Cabinet cards and stereoviews also followed general standards, although with some variations. Most albumen print cabinet cards were approximately 4-1/4 by 6-1/2 inches. Most early albumen print stereoviews were approximately 3-1/4 by 7 inches.
DATE: It is possible to date early photographs based on a variety of clues and factors:
Process: Each photographic process had its date of introduction and its period of use.
Maker: If the maker of the image is known, that can help date the image, if the maker’s dates of operation are also known.
Clothing style: Fashions in the nineteenth century went through their cycles, just as they do now. Women’s fashions in particular can be dated quite precisely, as we know when certain designs, looks, and fabrics came in and out of fashion. Men’s military uniforms are also good guides to dating,
Plate marks: The makers of daguerreotype plates and some early tintype plates stamped these plates with their maker’s mark. These marks can often help us date the image.
Context: Sometimes an object in an image can provide a decisive clue to a date. For example, a book might have a certain date of publication, or a well-known building a date of construction.
Presentation: Photographers presented nearly all daguerreotypes and ambrotypes, and many early tintypes, to the client in cases, with mats made of brass or sometimes paper. The styles of these cases and mats changed over the years, so they can be used to date a cased image.
Inscriptions and notations: Sometimes the owner of an image inscribed the date of its making on the image, in the case, or on an accompanying tag or slip of paper.

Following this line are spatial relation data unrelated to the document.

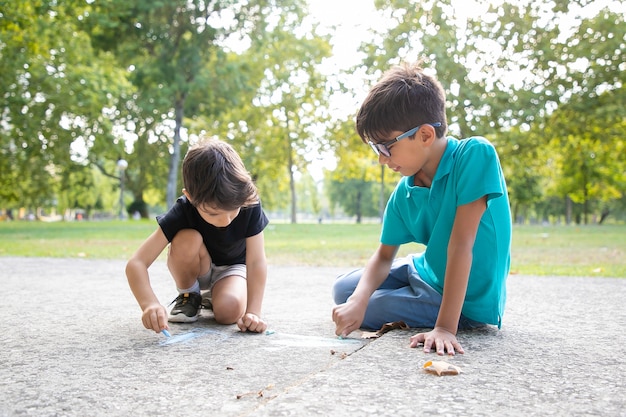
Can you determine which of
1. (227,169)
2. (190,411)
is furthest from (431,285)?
(190,411)

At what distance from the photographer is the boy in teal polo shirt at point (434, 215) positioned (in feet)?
7.55

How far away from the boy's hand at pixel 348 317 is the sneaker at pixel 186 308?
33.2 inches

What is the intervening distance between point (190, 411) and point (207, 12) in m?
19.8

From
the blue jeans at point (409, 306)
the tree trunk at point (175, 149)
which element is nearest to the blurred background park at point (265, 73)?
the tree trunk at point (175, 149)

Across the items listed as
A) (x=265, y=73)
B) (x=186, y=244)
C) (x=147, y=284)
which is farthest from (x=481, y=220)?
(x=265, y=73)

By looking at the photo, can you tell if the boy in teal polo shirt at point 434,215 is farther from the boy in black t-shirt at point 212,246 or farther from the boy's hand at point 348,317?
the boy in black t-shirt at point 212,246

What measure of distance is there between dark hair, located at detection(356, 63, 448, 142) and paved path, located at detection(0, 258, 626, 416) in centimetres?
89

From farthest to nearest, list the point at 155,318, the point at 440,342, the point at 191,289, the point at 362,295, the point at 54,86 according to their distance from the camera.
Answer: the point at 54,86 < the point at 191,289 < the point at 362,295 < the point at 155,318 < the point at 440,342

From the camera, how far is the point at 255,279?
289 centimetres

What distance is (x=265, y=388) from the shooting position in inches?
70.1

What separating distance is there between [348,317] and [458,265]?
0.56 m

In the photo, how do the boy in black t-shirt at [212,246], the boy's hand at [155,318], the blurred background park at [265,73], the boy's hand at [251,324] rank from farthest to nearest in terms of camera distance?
the blurred background park at [265,73], the boy's hand at [251,324], the boy in black t-shirt at [212,246], the boy's hand at [155,318]

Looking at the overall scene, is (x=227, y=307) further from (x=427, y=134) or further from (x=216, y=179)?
(x=427, y=134)

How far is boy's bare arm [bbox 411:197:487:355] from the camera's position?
2.29m
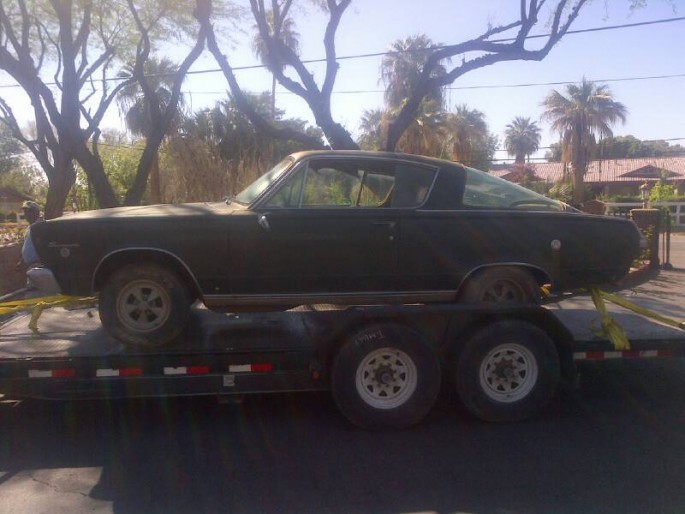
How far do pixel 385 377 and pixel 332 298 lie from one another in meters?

Known sitters: If the sitter for a portrait is a known person, and especially if it is a famous or historic person, that may offer a clue to the date of the image, because we can compare this image with other known images of the person at different stages of life.
COLLECTION: This records the person or institution that owns the image.
FURTHER READING:
History of early photography and photographers:
Beaumont Newhall, History of Photography: From 1839 to the Present, revised edition (Boston: Bulfinch Press, 1982). This book provides a broad history of photography for a general audience.
Michel Frizot (ed.), A New History of Photography (Köln, Germany: Könemann, 1998). A collection of essays for the more advanced student, beginning with the pre-photographic roots of photography in art and science.
Dating and identifying early photographs:
O. Henry Mace, Collector’s Guide to Early Photographs, 2nd edition (Iola, WI: Krause Publications, 1999). This generously illustrated guide is a very useful resource for those who want to learn more about distinguishing the various types of early photographic process and their periods of use.
Nineteenth century clothing styles:
Priscilla Harris Dalrymple, American Victorian Costume in Early Photographs (Mineola, NY: Dover Publications, 1991). An inexpensive introduction for a general audience, well illustrated.
Joan Severa, Dressed for the Photographer: Ordinary Americans and Fashion, 1840-1900 (Kent, Ohio: The Ohio State University Press, 1995). Joan Severa offers an extraordinarily detailed discussion of fashion in the nineteenth century, illustrating the changes from year to year and decade to decade with period photographs. Her readings of the individual images are fascinating pieces of detective work.